Mango Markets and TempleDAO are being exploited

The current week has not left the area of ​​Decentralized Finance (DeFi) untouched. On the contrary, yield farming protocol TempleDAO and derivatives platform MangoMarkets were exploited on October 11.

As PeckShieldAlert announced on Twitter yesterday, an attacker had cleared 1,831 ETH from a smart contract on the TempleDAO platform – the equivalent of almost 2.4 million US dollars. The reason for this was a vulnerability in the StaxLPStaking smart contract.

Like the DeFi project STAX afterwards tweeted, it was apparently a single entity from which the exploit started. As the crypto project subsequently announced, it is now working together with the crypto exchange Binance to locate the attacker.

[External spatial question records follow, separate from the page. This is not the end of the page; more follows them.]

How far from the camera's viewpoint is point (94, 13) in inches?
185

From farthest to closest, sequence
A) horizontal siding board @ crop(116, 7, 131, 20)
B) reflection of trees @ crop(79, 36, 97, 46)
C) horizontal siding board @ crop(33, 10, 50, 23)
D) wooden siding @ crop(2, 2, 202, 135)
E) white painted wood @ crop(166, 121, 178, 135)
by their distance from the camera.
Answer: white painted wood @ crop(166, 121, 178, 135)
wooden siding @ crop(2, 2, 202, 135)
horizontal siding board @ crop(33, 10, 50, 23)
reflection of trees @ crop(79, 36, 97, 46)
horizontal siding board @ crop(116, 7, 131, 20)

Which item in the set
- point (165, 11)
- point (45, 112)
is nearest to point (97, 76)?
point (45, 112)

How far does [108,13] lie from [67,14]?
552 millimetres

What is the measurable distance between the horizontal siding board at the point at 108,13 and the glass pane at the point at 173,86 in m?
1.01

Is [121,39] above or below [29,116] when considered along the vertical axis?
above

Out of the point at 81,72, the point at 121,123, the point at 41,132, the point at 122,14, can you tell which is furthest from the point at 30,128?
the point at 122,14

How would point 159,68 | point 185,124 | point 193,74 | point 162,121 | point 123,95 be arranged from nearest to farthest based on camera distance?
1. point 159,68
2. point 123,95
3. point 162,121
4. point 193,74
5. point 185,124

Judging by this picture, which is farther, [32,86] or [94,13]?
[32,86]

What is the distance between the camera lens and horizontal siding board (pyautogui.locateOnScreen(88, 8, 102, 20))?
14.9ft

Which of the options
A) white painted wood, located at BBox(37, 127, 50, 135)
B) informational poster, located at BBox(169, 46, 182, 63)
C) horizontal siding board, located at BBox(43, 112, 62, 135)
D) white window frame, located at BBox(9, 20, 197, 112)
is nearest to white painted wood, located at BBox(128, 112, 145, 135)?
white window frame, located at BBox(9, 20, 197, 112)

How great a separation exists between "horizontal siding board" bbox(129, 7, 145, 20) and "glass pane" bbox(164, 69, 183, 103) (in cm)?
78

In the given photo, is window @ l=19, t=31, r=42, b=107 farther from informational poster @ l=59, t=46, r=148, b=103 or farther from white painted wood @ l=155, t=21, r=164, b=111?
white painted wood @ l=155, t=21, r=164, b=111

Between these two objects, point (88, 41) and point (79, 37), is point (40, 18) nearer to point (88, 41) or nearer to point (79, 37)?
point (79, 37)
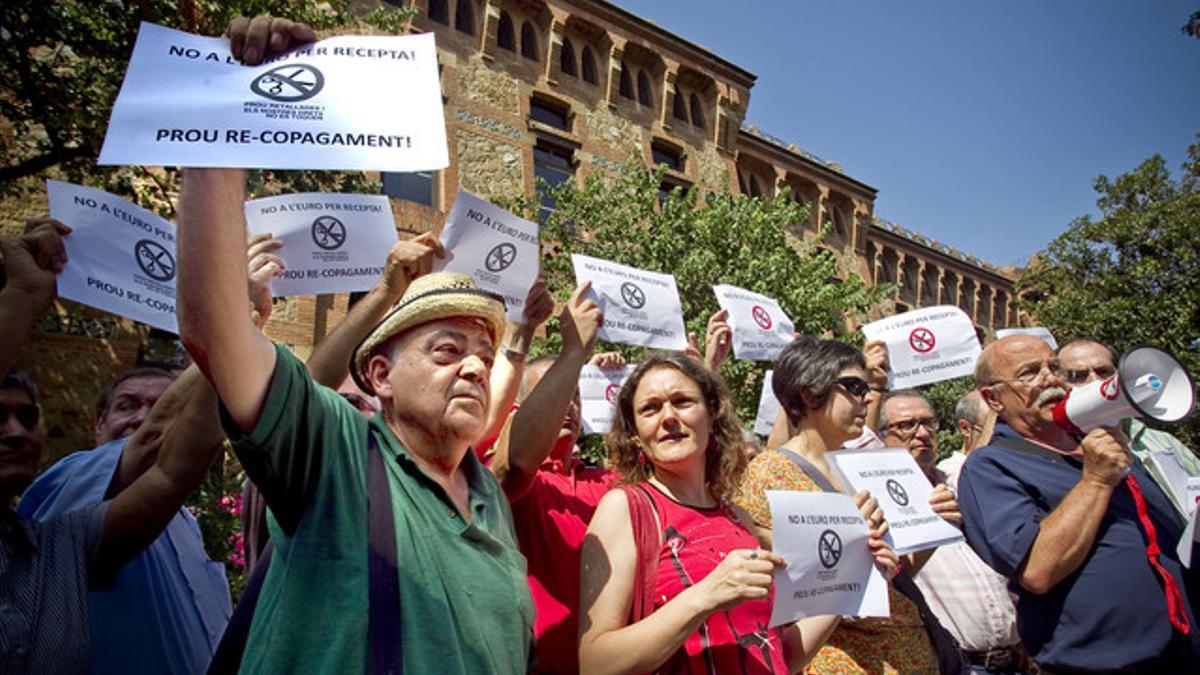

We are working on this together with Binance and will place a white hat bounty on the attacker. We will increase the existing reward at Hats Finance and establish a secure connection in case the hacker decides to return the money to get the legitimate reward.

STAX

Mango Markets is also suffering

Things are looking far bleaker for the DeFi protocol Mango Markets. The estimated damage here is currently 100 million US dollars. However, the attacker offers to return the stolen money.

Like the attacker on the Mango Markets platform announcedhe wants to return the loot if Mango Market agrees to use $70 million in USDC to pay off old debts.

Apparently, in June, Mango Markets, together with the lending platform Solend, took money out of the log to pay off the debt of an unknown whale. His debts totaled $207 million and were spread across different lending protocols. The sum was apparently so large that if liquidated it would have endangered the stability of the entire protocol. According to the attacker’s request, they should now pay back this money.

The absurd thing about it: The attacker uses the coins he stole to vote for his own proposal in the minutes. In doing so, he takes the term “decentralized autonomous organization” (DAO) ad absurdum.

As a single entity, he steals coins, submits a proposal, and uses his stolen coins to vote for his own proposal. Little bonus from the hacker troll: If his proposal is accepted (it looks good at the moment), he will not be prosecuted.

By voting in favor of this proposal, Mango token holders agree to pay the bounty and pay off the Treasury debt. Also, they will not have any claims against the holder [der Schulden] do not seek criminal prosecution and do not freeze any accounts once the tokens are redeemed.